We’ve been keeping up with the developing story of the Chicago and Iowa-based brokerage firm, Peregrine Financial Group, whose assets have been frozen and whose CEO has been hospitalized after attempting suicide as federal authorities launch an investigation into a $200 million shortfall in customer-segregated accounts.
Now via Josh Brown, another Chicago firm, Attain Capital, some of whose assets were managed by PFG has published a lengthy note blasting PFG, its regulator the National Futures Association and the NFA’s overseer the CFTC.
“…it has become abundantly clear that our regulators are asleep at the wheel. The NFA answers to the CFTC, and the CFTC is to answer to Congress. Yet, the CFTC clearly failed to monitor NFA responses to the MF Global crisis, and we saw in the MFGlobal Congressional proceedings that our elected officials are more interested in political grandstanding than thorough investigation and effective questioning. Perhaps more importantly, they have little to no understanding of the way the markets they regulate over oversee operate.

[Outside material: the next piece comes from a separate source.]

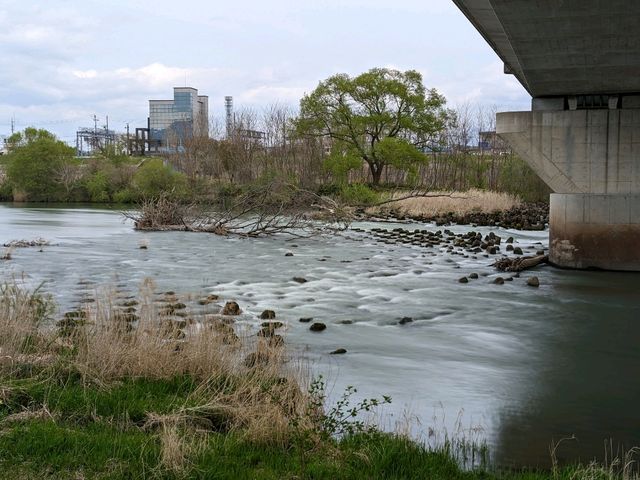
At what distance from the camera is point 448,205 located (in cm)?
4731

“Let us make this clear- we are positively irate. We feel we have been betrayed by our business associates, regulators and government. We know the best course of action is to be level headed and deal with the facts as they come in, but the Chicago in us isn’t about to take this laying down.
They also go into detail about how to reform the market, and call for Congressional inquiries into the NFA’s and CFTC’s failings.